The Puerto Rican hero was coming off his second punishing stoppage defeat – to Manny Pacquio, the first against Antonio Margarito – and Steward had noted, through his role as an HBO announcer, that while Cotto’s tenacity and fitness remained unrivalled, his technical skills and tactics bore little resemblance to those exhibited by the former World Junior silver medallist and 2000 Olympian in his amateur days.
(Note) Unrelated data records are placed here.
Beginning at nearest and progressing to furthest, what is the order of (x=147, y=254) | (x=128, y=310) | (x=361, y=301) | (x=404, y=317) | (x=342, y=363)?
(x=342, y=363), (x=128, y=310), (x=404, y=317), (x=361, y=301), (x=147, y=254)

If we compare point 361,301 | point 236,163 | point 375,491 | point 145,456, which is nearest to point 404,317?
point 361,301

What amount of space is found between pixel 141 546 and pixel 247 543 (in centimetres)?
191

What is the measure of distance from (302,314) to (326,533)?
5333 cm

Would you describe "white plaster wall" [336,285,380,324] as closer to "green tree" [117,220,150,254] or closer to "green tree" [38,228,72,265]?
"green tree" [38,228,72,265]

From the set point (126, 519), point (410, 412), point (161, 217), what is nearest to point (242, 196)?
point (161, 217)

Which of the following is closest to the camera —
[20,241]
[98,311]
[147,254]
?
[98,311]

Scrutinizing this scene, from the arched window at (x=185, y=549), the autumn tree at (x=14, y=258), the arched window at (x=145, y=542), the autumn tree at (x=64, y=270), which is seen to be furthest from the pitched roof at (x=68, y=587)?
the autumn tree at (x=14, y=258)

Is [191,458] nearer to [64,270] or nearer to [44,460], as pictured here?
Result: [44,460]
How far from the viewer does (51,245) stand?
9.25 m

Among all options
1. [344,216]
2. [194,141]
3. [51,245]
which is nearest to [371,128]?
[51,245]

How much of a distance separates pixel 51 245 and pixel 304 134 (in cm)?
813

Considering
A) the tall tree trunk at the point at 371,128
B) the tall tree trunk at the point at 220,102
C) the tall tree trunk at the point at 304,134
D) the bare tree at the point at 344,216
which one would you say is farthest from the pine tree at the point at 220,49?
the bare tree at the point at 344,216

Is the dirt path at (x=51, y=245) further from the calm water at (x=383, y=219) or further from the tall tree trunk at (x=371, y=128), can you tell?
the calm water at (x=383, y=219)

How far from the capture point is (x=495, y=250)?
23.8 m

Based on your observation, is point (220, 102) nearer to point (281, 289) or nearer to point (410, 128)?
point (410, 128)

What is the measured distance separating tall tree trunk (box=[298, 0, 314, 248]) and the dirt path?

“I thought he fought with unbelievably bad balance, his head was too low – he’s about 5ft 7ins, but he was fighting as if he was about 5ft 2ins,” Steward explains. “Later, we were working one day on the pads and I stopped and said, ‘Let me show you something’, and I measured him: he was like 4ft 10ins. I said, ‘Look, this is how low you’re fighting. Sometimes you have to lean in the ropes and block punches because you fight too low and your feet are spread too far apart.’ His elbows were out too high, but the first thing I started working on was his balance, getting his weight evenly distributed.